Given passage:
--

[Intel-gfx] [PATCH v7 13/13] drm/i915/guc: Print the GuC error capture output register list.
Umesh Nerlige Ramappa
umesh.nerlige.ramappa at intel.com
Fri Mar 11 05:26:27 UTC 2022
On Sat, Feb 26, 2022 at 01:55:41AM -0800, Alan Previn wrote:
>Print the GuC captured error state register list (string names
>and values) when gpu_coredump_state printout is invoked via
>the i915 debugfs for flushing the gpu error-state that was
>captured prior.
>
>Since GuC could have reported multiple engine register dumps
>in a single notification event, parse the captured data
>(appearing as a stream of structures) to identify each dump as
>a different 'engine-capture-group-output'.
>
>Finally, for each 'engine-capture-group-output' that is found,
>verify if the engine register dump corresponds to the
>engine_coredump content that was previously populated by the
>i915_gpu_coredump function. That function would have copied
>the context's vma's including the bacth buffer during the
>G2H-context-reset notification that occurred earlier. Perform
>this verification check by comparing guc_id, lrca and engine-
>instance obtained from the 'engine-capture-group-output' vs a
>copy of that same info taken during i915_gpu_coredump. If
>they match, then print those vma's as well (such as the batch
>buffers).
>
>Signed-off-by: Alan Previn <alan.previn.teres.alexis at intel.com>
Looks intricate since you are plugging this in to existing code. This
looks fine. Can you also please share the igt tests that you are using
for this?
Reviewed-by: Umesh Nerlige Ramappa <umesh.nerlige.ramappa at intel.com>
Thanks,
Umesh
>---
> drivers/gpu/drm/i915/gt/intel_engine_cs.c | 4 +-
> drivers/gpu/drm/i915/gt/uc/intel_guc.h | 3 +
> .../gpu/drm/i915/gt/uc/intel_guc_capture.c | 162 ++++++++++++++++++
> .../gpu/drm/i915/gt/uc/intel_guc_capture.h | 2 +-
> .../gpu/drm/i915/gt/uc/intel_guc_submission.c | 6 +-
> drivers/gpu/drm/i915/i915_debugfs.c | 1 +
> drivers/gpu/drm/i915/i915_gpu_error.c | 16 +-
> drivers/gpu/drm/i915/i915_gpu_error.h | 5 +
> 8 files changed, 184 insertions(+), 15 deletions(-)

--

Records supplied:
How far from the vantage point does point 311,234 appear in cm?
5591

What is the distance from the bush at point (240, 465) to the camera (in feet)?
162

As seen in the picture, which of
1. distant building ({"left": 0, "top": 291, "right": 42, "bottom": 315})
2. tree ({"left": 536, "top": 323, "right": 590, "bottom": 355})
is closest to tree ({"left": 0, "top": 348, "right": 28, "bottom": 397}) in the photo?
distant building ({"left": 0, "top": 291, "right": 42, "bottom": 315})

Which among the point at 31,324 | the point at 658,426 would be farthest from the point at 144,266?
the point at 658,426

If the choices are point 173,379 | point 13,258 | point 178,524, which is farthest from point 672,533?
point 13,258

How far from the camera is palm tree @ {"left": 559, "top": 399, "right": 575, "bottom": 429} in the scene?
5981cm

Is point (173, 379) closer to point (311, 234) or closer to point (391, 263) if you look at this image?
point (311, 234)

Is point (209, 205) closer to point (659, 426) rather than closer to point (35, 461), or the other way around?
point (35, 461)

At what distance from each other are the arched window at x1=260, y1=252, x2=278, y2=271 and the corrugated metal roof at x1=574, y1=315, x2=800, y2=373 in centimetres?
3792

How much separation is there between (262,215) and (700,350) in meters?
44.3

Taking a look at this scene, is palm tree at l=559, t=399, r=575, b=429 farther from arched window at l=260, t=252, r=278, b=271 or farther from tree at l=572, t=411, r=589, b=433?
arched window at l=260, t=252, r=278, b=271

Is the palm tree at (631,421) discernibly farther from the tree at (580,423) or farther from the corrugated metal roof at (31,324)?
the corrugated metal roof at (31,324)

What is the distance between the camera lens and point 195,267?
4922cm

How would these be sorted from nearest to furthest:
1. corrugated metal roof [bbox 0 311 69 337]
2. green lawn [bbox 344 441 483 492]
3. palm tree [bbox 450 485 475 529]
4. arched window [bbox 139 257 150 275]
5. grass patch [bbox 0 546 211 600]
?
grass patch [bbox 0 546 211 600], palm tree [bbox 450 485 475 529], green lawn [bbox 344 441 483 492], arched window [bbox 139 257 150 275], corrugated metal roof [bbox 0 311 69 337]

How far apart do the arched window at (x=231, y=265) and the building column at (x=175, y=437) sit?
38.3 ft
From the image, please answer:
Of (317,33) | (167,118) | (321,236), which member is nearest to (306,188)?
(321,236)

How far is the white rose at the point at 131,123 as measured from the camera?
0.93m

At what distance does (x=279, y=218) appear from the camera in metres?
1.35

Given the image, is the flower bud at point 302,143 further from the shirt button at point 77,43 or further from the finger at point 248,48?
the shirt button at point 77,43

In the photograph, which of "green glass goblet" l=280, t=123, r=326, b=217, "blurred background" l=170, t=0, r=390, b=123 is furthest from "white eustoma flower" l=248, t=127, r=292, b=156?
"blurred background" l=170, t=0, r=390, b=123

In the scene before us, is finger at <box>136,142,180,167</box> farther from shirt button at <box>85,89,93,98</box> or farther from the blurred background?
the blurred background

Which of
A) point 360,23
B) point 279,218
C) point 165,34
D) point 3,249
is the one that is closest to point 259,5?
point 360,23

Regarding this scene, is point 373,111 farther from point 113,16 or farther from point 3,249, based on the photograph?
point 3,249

--

Problems:
A: Answer these questions about the GuC error capture patch message above, giving one answer per line marked the same way:
(i) Which three pieces of information are compared to check that an engine register dump matches the engine_coredump content?
(ii) How many files does the patch change?
(iii) What does the reviewer ask the patch author to share?
B: Continue the GuC error capture patch message from its last line.

Results for each task:
A:
(i) The guc_id, the lrca and the engine-instance.
(ii) Eight files.
(iii) The igt tests being used for the patch.

B:
>
>diff --git a/drivers/gpu/drm/i915/gt/intel_engine_cs.c b/drivers/gpu/drm/i915/gt/intel_engine_cs.c
>index e855c801ba28..4643745e5d09 100644
>--- a/drivers/gpu/drm/i915/gt/intel_engine_cs.c
>+++ b/drivers/gpu/drm/i915/gt/intel_engine_cs.c
>@@ -1629,9 +1629,7 @@ static void intel_engine_print_registers(struct intel_engine_cs *engine,
> drm_printf(m, "\tIPEHR: 0x%08x\n", ENGINE_READ(engine, IPEHR));
> }
>
>- if (intel_engine_uses_guc(engine)) {
>- /* nothing to print yet */
>- } else if (HAS_EXECLISTS(dev_priv)) {
>+ if (HAS_EXECLISTS(dev_priv) && !intel_engine_uses_guc(engine)) {
> struct i915_request * const *port, *rq;
> const u32 *hws =
> &engine->status_page.addr[I915_HWS_CSB_BUF0_INDEX];
>diff --git a/drivers/gpu/drm/i915/gt/uc/intel_guc.h b/drivers/gpu/drm/i915/gt/uc/intel_guc.h
>index 908c6b1dd51a..08327294c1e3 100644
>--- a/drivers/gpu/drm/i915/gt/uc/intel_guc.h
>+++ b/drivers/gpu/drm/i915/gt/uc/intel_guc.h
>@@ -438,6 +438,9 @@ int intel_guc_engine_failure_process_msg(struct intel_guc *guc,
> int intel_guc_error_capture_process_msg(struct intel_guc *guc,
> const u32 *msg, u32 len);
>
>+struct intel_engine_cs *
>+intel_guc_lookup_engine(struct intel_guc *guc, u8 guc_class, u8 instance);
>+
> void intel_guc_find_hung_context(struct intel_engine_cs *engine);
>
> int intel_guc_global_policies_update(struct intel_guc *guc);
>diff --git a/drivers/gpu/drm/i915/gt/uc/intel_guc_capture.c b/drivers/gpu/drm/i915/gt/uc/intel_guc_capture.c
>index 621c0b4537a9..2f96bdf2b90f 100644
>--- a/drivers/gpu/drm/i915/gt/uc/intel_guc_capture.c
>+++ b/drivers/gpu/drm/i915/gt/uc/intel_guc_capture.c
>@@ -746,6 +746,21 @@ int intel_guc_capture_output_min_size_est(struct intel_guc *guc)
> * intel_engine_coredump struct (if the context and
> * engine of the event notification matches a node
> * in the link list).
>+ *
>+ * User Sysfs / Debugfs
>+ * --------------------
>+ * --> i915_gpu_coredump_copy_to_buffer->
>+ * L--> err_print_to_sgl --> err_print_gt
>+ * L--> error_print_guc_captures
>+ * L--> intel_guc_capture_print_node prints the
>+ * register lists values of the attached node
>+ * on the error-engine-dump being reported.
>+ * L--> i915_reset_error_state ... -->__i915_gpu_coredump_free
>+ * L--> ... cleanup_gt -->
>+ * L--> intel_guc_capture_free_node returns the
>+ * capture-output-node back to the internal
>+ * cachelist for reuse.
>+ *
> */
>
> static int guc_capture_buf_cnt(struct __guc_capture_bufstate *buf)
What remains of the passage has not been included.